You need more than your family. The romanticizing of romance has led many to believe that their spouse and their kids can “complete” them. There is a genuine belief that this person or these people will satisfy all my emotional and relational needs. That is putting all your relational eggs in one basket, and it is too heavy for anyone to carry. 1 Corinthians 12 reminds us that we need the varied giftings of others (especially in the church). Your spouse and kids are unable to provide everything that you may need as a man or woman, as a person with specific strengths, interests, personalties, and weaknesses. You need varied voices to speak into your life. You need different personalities to help you, encourage you, stretch you, challenge you, and celebrate with you. Often, however, we view our family as the completion of our relational circuit. Once we enter into marriage, or have kids, the circuit closes and we need no one else to be involved.
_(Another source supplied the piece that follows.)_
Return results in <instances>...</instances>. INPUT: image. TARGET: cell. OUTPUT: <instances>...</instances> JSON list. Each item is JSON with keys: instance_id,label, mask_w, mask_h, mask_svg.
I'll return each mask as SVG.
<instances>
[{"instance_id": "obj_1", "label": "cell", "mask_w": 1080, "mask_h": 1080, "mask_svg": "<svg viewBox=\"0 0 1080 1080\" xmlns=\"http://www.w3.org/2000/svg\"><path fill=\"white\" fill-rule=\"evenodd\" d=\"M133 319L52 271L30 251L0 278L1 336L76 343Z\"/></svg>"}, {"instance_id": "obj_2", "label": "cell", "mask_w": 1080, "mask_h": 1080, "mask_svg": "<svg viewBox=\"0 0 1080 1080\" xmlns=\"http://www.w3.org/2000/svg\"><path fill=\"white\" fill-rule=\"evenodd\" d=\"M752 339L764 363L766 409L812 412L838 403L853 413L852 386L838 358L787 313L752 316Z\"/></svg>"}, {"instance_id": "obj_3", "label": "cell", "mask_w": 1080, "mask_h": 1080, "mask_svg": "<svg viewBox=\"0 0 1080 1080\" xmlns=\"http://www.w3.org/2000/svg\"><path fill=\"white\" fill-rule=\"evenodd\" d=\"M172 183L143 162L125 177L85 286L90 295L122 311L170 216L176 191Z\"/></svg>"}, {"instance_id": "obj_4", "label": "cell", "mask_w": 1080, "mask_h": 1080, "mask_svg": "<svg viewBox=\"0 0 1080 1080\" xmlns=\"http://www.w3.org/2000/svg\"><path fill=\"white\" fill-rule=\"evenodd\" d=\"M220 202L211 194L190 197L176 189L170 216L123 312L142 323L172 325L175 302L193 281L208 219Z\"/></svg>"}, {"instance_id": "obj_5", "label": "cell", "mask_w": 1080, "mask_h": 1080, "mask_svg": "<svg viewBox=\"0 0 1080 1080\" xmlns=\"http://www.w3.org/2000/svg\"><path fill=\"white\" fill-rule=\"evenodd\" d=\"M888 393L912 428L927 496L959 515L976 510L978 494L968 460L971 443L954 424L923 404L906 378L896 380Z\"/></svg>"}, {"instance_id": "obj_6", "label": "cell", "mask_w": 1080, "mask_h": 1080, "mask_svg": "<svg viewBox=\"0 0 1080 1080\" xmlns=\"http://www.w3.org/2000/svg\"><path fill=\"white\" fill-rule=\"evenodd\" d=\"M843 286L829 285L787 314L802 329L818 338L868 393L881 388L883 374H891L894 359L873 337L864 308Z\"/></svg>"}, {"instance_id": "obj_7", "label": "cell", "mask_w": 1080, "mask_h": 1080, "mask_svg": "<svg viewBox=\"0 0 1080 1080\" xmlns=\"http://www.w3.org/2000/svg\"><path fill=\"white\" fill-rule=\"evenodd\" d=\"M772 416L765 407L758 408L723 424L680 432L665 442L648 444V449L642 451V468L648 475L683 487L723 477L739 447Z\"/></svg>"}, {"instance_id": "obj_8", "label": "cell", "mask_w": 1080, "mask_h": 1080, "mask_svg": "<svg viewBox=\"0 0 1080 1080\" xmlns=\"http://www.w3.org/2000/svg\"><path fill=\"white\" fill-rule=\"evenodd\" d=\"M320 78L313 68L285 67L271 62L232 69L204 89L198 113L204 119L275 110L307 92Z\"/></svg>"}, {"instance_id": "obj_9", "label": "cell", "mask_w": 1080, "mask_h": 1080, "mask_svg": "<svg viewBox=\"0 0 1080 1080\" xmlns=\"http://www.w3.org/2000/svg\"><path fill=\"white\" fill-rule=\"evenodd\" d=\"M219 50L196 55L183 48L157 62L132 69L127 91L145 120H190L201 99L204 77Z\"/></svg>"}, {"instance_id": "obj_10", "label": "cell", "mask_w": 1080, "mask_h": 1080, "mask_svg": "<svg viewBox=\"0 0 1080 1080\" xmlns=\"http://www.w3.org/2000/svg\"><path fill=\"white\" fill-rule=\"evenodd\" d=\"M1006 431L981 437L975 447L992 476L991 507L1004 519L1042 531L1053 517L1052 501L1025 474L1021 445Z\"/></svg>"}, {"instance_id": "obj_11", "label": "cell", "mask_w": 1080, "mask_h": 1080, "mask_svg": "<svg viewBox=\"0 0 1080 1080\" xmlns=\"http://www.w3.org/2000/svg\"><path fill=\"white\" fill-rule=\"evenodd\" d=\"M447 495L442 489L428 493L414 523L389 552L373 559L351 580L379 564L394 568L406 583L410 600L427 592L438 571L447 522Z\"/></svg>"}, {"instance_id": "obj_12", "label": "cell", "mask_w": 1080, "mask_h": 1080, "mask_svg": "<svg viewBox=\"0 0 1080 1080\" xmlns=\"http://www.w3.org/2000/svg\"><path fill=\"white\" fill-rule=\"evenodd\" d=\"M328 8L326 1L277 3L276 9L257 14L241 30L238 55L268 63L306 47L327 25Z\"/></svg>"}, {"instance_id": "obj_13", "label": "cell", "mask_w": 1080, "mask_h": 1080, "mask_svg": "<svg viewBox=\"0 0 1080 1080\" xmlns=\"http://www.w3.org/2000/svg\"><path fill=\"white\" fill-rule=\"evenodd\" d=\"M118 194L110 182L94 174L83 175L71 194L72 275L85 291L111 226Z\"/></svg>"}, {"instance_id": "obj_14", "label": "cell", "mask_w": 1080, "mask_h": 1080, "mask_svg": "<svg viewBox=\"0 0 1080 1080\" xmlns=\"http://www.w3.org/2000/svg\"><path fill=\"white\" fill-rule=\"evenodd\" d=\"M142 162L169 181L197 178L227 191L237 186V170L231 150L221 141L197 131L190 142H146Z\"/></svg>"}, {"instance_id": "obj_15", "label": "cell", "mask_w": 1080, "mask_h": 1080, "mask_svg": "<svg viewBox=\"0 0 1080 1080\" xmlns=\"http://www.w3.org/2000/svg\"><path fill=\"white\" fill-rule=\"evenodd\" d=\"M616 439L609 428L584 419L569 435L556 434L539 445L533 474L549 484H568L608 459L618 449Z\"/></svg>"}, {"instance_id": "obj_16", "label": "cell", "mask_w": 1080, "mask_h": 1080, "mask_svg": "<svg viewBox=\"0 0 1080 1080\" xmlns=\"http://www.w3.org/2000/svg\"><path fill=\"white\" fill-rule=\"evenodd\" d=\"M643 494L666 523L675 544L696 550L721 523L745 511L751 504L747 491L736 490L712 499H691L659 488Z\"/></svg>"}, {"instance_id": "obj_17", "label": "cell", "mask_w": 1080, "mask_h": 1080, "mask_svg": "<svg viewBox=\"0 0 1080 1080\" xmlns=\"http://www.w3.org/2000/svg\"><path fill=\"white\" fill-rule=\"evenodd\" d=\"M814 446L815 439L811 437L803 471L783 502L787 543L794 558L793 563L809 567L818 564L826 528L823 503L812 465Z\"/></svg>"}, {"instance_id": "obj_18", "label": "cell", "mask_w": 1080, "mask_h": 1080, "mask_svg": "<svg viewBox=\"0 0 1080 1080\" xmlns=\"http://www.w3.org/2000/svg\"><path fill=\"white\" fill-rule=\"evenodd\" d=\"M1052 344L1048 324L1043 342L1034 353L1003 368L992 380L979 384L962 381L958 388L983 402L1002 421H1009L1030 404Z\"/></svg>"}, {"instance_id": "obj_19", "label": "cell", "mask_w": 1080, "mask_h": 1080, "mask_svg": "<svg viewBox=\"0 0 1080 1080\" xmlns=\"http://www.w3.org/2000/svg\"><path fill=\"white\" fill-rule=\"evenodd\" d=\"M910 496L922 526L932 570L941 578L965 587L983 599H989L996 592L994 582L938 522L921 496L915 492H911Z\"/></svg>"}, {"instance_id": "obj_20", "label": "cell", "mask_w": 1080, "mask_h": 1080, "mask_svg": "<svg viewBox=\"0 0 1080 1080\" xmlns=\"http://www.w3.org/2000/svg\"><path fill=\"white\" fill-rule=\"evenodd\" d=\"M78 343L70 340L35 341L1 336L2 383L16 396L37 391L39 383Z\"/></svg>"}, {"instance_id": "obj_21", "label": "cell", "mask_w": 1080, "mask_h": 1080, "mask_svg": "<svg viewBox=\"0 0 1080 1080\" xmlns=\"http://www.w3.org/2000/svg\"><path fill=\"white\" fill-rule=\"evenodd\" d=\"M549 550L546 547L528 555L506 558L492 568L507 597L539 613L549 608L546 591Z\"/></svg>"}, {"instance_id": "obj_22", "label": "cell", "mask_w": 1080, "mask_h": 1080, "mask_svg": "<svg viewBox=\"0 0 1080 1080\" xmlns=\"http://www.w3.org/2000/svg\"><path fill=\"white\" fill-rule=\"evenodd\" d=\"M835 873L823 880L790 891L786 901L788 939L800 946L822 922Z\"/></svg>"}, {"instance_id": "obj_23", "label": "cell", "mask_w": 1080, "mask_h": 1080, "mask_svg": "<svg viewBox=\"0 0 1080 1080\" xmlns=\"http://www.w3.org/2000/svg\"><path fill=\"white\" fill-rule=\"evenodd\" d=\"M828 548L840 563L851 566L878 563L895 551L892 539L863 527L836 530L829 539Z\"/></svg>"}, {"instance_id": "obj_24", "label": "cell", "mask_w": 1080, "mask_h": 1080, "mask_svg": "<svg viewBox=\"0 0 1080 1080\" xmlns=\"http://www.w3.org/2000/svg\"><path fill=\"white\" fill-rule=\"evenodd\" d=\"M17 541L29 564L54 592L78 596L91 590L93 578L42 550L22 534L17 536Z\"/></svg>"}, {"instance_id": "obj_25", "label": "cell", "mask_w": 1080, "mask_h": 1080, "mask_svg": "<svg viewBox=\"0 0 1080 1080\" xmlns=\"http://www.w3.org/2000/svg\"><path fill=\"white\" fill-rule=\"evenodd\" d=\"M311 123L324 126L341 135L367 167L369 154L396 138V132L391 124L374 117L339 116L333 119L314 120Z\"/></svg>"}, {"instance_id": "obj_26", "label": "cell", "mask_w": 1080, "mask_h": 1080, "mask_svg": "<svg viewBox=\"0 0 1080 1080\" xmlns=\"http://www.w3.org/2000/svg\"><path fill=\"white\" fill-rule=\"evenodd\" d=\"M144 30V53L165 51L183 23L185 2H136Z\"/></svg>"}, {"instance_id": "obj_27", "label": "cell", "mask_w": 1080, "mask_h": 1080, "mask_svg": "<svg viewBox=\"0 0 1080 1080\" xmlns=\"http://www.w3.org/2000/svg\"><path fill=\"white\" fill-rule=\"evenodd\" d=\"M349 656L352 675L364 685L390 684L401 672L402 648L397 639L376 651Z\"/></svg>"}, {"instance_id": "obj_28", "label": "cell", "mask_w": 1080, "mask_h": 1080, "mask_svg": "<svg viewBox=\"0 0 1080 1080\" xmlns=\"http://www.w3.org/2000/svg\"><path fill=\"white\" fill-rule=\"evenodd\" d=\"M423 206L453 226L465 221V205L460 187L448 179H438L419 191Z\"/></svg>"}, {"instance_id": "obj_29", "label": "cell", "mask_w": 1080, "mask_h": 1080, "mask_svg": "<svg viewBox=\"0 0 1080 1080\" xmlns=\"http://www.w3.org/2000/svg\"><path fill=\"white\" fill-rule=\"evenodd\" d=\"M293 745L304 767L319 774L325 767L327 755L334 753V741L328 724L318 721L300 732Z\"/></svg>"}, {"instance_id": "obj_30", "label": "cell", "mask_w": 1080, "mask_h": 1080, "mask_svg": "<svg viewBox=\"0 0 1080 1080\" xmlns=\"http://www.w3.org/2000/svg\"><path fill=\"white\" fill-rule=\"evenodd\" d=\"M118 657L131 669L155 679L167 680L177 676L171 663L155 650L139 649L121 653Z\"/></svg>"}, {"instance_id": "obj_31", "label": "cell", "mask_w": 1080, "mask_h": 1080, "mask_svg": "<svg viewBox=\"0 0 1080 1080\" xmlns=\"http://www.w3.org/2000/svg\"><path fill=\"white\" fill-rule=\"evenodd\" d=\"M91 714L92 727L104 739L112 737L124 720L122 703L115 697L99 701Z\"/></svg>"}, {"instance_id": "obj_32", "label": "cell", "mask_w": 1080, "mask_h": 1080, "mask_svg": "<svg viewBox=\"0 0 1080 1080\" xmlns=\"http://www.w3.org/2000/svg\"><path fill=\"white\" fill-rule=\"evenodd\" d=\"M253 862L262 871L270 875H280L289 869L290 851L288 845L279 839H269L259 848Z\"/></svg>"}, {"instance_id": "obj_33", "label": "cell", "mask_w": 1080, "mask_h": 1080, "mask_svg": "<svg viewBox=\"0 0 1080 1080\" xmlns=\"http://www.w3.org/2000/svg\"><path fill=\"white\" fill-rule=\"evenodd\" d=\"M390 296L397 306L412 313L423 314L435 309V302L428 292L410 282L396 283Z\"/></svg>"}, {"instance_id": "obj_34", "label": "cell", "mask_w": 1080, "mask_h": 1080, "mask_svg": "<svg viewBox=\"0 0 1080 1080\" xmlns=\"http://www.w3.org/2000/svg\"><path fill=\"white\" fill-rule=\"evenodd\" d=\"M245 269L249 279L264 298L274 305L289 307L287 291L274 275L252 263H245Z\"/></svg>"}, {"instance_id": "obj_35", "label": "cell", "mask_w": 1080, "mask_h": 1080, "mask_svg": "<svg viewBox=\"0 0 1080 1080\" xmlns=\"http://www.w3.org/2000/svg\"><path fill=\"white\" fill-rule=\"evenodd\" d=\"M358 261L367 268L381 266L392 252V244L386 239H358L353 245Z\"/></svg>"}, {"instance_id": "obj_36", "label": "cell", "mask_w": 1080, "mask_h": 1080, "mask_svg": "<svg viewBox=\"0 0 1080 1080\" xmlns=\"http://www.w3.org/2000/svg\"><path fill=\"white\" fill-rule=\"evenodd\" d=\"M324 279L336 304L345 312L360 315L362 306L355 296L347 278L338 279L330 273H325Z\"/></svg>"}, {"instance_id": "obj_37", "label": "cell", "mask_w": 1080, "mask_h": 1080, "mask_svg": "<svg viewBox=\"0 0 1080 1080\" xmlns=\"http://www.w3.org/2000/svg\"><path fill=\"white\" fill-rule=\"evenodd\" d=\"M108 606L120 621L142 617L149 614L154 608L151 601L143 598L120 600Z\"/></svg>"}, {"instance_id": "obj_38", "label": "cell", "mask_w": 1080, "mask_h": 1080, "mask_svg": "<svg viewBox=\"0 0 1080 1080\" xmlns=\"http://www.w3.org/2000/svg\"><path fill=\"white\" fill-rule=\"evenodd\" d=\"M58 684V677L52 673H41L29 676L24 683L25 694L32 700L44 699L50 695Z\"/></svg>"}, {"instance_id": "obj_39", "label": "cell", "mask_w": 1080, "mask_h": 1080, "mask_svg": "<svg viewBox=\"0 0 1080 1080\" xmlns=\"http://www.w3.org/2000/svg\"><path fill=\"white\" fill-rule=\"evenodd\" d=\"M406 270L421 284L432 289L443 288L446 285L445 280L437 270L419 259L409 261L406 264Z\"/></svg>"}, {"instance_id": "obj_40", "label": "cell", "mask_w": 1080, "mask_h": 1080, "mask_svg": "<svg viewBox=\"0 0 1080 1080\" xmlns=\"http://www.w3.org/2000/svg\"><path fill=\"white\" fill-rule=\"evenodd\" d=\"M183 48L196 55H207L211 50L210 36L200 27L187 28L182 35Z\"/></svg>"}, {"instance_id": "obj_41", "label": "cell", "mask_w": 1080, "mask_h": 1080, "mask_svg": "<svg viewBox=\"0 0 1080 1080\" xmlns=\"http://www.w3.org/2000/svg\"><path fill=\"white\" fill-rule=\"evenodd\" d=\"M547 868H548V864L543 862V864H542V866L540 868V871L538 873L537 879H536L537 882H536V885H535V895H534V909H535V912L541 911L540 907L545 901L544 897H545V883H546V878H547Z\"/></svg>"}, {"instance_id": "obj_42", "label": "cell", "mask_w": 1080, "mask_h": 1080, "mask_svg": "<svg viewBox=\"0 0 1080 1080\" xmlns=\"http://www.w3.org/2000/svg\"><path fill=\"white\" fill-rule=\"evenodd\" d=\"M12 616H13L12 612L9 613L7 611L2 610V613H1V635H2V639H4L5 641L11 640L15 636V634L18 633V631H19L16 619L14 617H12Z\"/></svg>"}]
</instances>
In truth, our investment in our family is often an investment in ourselves. We often end up making our family an extension of our own self-love. James K.A. Smith, writing about the need to reframe marriage as a relationship for the common good, expressed concern over the way our culture thinks about marriage. In “Marriage for the Common Good” he writes:

Indeed, the myths we load into weddings almost doom marriages to fail. Weddings are centred around the romantic “coupling” of two star-crossed lovers, as if marriage was an extended exercise of staring deep into one another’s eyes—with benefits. But even then, my spouse is one who sees me, will meet my needs, will fulfill my wants, will “complete me.” Even our romantic coupling becomes a form of self-love…

Our view of the family is often self-focused. It has been said that we marry for our idols, and therefore we end up using marriage and family to feed our own selfish desires. Or at least we try to, because of course there are other people in this relationship who are doing the same thing, which inevitably leads to conflict and disappointment.

When we live in isolation with our families we end up hurting ourselves. Loneliness will continue to abound. The busyness and presence of family will delude us into thinking we aren’t lonely. We take the kids to travel ball games every weekend, we help at their school, we go on elaborate vacations together. We are busy and we are with other people all the time. And yet, as research shows, people in families feel lonely and isolated.

We desperately need to reconsider how we are living. We need to slow down, for sure. We need to spend more quality time with our family, not just quantity time. But even those with families need friendships outside the home. We need to recover a theology of friendship instead of counting on the family to solve all our relational problems.